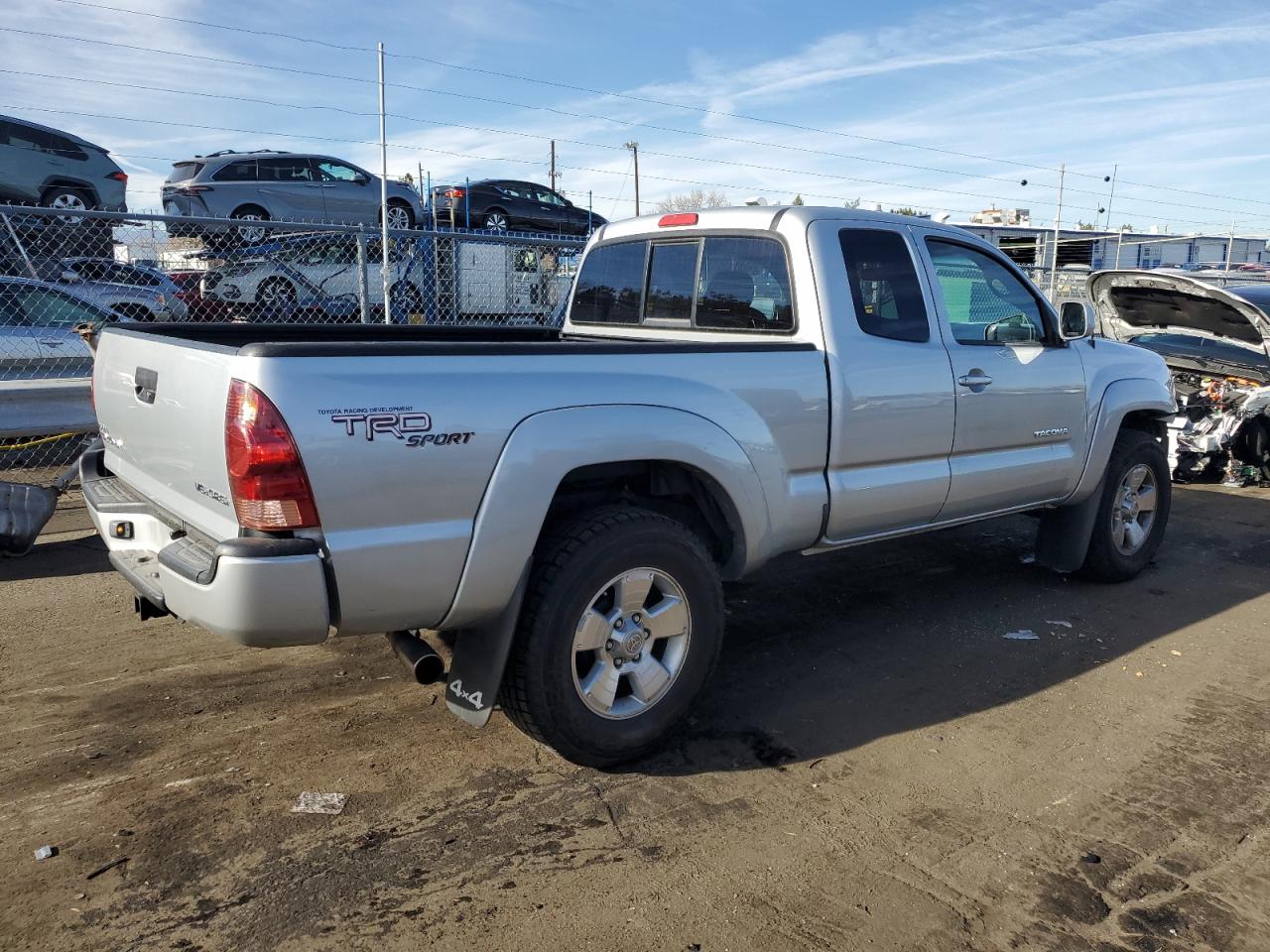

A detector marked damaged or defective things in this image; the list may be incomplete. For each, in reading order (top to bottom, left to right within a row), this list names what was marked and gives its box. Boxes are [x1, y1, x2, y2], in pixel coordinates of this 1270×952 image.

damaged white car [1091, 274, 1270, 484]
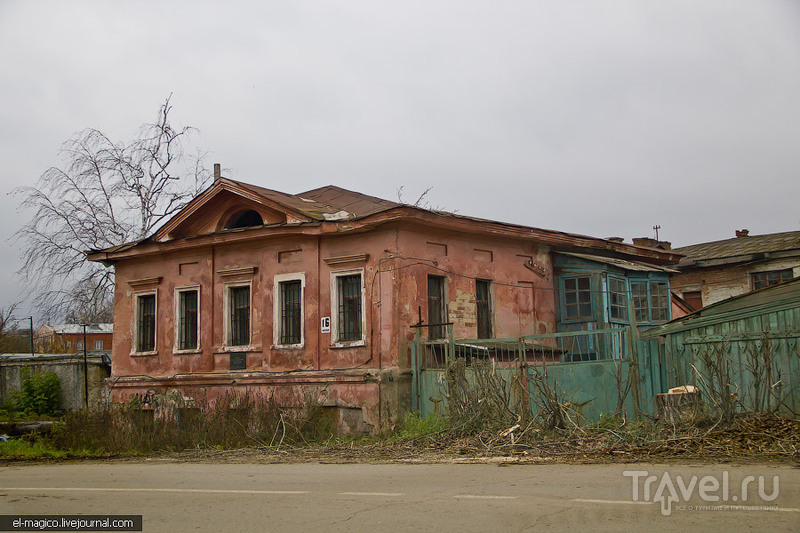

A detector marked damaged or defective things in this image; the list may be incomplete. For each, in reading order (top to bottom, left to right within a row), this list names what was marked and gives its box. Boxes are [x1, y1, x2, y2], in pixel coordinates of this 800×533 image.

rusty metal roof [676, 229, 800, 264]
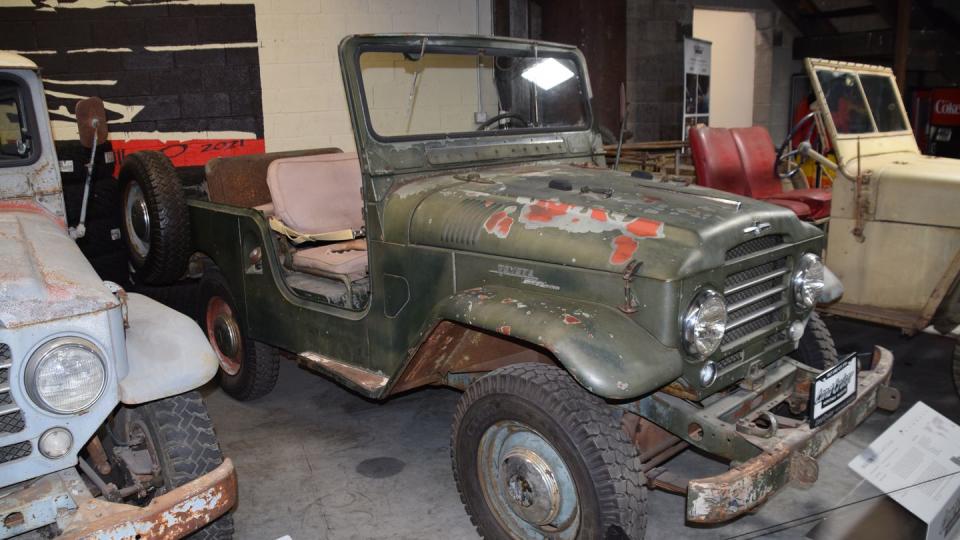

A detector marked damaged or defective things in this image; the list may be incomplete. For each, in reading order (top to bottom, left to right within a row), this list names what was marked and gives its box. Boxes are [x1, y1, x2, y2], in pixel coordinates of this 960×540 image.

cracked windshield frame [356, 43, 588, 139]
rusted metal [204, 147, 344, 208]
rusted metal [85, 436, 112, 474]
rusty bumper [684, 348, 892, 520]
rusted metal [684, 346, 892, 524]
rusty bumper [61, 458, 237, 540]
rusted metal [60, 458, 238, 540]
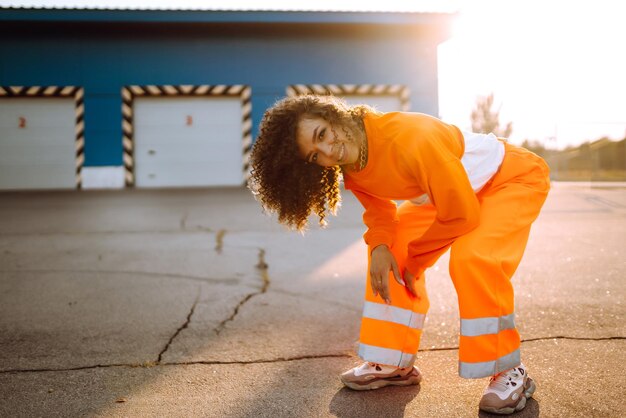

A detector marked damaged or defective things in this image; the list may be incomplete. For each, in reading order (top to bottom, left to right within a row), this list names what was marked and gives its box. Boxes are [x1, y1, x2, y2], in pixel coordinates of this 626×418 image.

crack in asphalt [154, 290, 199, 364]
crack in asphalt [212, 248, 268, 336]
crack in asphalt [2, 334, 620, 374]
==
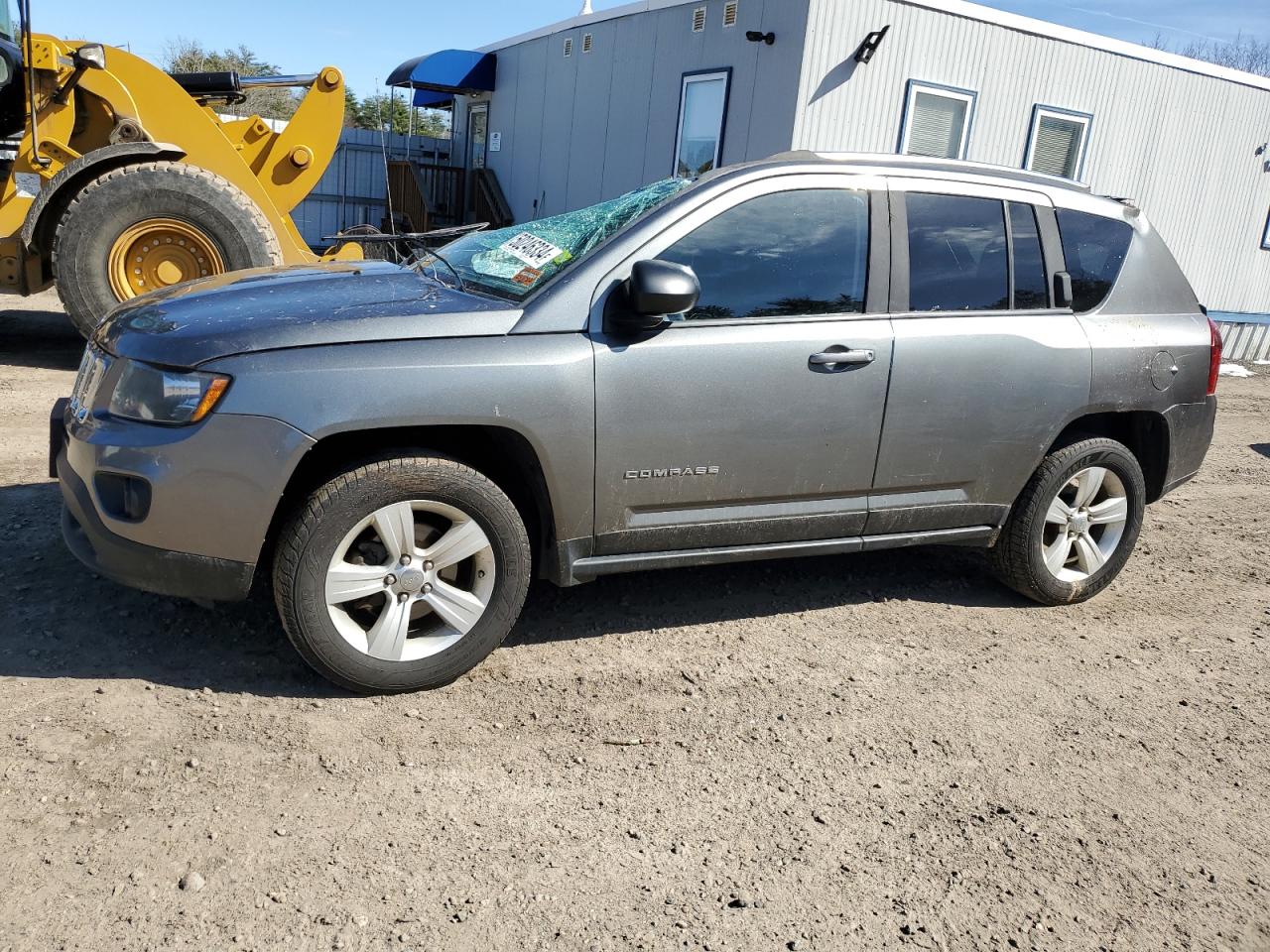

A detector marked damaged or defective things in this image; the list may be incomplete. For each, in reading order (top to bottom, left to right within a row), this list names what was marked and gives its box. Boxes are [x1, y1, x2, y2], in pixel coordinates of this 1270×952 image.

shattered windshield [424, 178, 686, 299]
==
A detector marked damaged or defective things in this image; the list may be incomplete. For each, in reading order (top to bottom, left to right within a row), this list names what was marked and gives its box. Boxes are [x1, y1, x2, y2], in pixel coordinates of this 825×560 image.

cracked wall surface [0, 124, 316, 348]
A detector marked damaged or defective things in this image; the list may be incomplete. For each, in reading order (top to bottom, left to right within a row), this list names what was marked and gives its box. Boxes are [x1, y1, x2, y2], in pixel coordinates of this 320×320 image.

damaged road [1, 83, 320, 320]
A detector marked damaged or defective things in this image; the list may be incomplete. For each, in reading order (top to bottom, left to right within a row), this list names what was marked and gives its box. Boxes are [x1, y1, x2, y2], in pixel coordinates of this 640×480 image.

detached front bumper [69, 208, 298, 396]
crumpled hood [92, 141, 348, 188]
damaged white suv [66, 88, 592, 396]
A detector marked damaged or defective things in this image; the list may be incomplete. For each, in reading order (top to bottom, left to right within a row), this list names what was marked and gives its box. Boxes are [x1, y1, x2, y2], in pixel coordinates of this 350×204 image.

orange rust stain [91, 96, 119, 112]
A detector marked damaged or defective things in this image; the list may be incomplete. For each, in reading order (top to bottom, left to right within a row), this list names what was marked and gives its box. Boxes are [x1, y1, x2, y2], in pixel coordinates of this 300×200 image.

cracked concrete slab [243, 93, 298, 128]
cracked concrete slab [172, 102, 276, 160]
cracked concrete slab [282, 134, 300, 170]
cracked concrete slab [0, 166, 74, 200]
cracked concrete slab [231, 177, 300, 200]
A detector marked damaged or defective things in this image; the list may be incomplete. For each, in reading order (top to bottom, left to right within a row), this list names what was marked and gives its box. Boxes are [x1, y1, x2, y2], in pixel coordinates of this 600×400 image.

:: Problem to work on ::
In the material above, locate the line containing "this 300×200 image." and the line containing "this 600×400 image.". Transcribe exactly those two lines and every line between them, and nothing more.

:: Result ::
A detector marked damaged or defective things in this image; the list may be incomplete. For each, in reading order (top to bottom, left to right within a row), this list names what was marked and gives its box. Boxes are [x1, y1, x2, y2], in pixel coordinates of this 300×200 image.

cracked concrete slab [243, 93, 298, 128]
cracked concrete slab [172, 102, 276, 160]
cracked concrete slab [282, 134, 300, 170]
cracked concrete slab [0, 166, 74, 200]
cracked concrete slab [231, 177, 300, 200]
A detector marked damaged or defective things in this image; the list may be incomplete. For each, in reading order (top to bottom, left to right within a row), this list names what was marked and gives its box. Boxes are [x1, y1, x2, y2], in pixel coordinates of this 600×400 image.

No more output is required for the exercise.